We have an 11 node Hadoop cluster running 20.2 that has been in production for 15 months now. The system is used to process log files that are ingested daily, and the oldest files in the HDFS are deleted to free up space as needed, typically when the free space is less than 10% (the delete is done using 'hadoop fs -rmr' on the parent directory of the files to be deleted). When the HDFS was originally built it had 1TB of 'Non DFS' space out of the 20TB total. This 1TB stayed constant for at least the first year the system has been in use.

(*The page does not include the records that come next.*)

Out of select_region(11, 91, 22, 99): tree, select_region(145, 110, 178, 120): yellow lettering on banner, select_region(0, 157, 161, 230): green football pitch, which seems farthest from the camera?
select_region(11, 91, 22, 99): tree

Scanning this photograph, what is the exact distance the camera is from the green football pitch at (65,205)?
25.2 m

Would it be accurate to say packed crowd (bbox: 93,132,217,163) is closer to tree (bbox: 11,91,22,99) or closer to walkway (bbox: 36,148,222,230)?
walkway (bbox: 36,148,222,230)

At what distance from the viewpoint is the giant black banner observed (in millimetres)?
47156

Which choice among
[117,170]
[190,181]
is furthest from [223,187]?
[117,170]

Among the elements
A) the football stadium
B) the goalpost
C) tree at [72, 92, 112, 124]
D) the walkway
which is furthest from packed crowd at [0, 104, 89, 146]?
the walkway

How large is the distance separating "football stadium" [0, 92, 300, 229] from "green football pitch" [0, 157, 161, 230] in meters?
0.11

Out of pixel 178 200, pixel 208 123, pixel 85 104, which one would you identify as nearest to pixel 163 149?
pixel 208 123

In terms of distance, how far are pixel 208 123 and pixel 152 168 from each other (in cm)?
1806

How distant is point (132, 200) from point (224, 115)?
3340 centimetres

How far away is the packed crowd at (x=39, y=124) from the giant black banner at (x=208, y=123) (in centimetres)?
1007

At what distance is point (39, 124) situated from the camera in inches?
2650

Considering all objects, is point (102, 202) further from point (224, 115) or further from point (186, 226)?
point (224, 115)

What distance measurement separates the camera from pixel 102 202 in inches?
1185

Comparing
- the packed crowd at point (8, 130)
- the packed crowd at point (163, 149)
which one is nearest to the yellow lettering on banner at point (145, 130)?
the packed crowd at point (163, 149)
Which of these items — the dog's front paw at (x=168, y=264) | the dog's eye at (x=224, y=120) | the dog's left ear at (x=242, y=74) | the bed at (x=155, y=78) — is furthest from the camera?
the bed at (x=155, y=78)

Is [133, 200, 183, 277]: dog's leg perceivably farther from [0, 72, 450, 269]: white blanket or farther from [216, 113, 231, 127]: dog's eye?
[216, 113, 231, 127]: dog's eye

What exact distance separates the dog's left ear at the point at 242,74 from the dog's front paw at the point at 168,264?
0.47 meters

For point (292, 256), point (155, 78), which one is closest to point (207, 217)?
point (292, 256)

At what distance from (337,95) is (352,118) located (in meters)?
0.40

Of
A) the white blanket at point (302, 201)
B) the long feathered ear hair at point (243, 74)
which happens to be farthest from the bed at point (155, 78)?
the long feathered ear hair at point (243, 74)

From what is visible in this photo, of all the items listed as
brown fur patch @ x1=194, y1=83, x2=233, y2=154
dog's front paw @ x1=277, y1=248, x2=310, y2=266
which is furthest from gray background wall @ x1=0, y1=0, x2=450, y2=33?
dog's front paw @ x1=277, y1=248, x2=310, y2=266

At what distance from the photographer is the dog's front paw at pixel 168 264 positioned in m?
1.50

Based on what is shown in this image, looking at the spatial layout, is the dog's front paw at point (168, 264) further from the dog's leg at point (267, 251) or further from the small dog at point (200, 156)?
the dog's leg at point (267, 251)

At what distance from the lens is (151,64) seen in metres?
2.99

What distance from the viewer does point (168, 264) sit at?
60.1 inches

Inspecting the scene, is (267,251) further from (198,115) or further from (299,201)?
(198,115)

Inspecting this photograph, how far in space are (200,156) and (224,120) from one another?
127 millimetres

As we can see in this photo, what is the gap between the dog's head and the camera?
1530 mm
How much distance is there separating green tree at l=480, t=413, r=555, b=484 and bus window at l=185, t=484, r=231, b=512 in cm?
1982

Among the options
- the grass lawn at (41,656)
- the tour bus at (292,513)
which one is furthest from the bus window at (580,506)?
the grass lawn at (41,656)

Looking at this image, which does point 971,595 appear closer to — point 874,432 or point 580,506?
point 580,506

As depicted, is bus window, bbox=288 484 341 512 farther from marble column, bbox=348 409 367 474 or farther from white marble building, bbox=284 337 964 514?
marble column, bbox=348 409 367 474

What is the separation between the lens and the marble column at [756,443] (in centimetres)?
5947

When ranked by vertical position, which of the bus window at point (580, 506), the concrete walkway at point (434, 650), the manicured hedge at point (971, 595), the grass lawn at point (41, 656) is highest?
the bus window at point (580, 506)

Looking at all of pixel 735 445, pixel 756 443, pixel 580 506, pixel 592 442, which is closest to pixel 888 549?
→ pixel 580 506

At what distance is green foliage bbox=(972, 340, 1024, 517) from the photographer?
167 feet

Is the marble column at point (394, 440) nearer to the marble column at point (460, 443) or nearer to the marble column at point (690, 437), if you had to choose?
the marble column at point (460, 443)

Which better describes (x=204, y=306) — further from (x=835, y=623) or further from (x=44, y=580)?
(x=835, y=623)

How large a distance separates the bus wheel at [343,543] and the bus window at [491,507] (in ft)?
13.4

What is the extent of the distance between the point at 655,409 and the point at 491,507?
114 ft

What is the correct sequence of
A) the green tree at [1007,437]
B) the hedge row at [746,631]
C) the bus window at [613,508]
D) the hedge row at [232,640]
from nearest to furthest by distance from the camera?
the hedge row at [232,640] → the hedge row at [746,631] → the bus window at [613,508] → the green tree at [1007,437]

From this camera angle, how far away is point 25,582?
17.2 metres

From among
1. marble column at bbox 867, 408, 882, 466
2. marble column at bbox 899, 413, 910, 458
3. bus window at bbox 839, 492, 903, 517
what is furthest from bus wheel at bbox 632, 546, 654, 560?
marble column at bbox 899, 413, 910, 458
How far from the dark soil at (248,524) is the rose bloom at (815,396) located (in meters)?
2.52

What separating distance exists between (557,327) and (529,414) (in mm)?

However over the last few weeks I have seen the 'Non DFS Used' as reported by the NameNode dfshealth.jsp page grow to 2G and rising. The total number of files/directories and blocks in use has remained fairly constant over this time. I am concerned that the Non DFS Used is going to consume more and more of the HDFS if left unchecked. Running fcsk gave "The filesystem under path '/' is HEALTHY".
Questions:
A) What exactly is hadoop reporting as 'Non DFS Used', and how is it calculated? Are these files on the same partition(s) as the HDFS files, but are not actually part of the HDFS?
2) Any ideas on what is driving the growth in Non DFS Used space? I looked for things like growing log files on the datanodes but didn't find anything.
Thanks,
Scott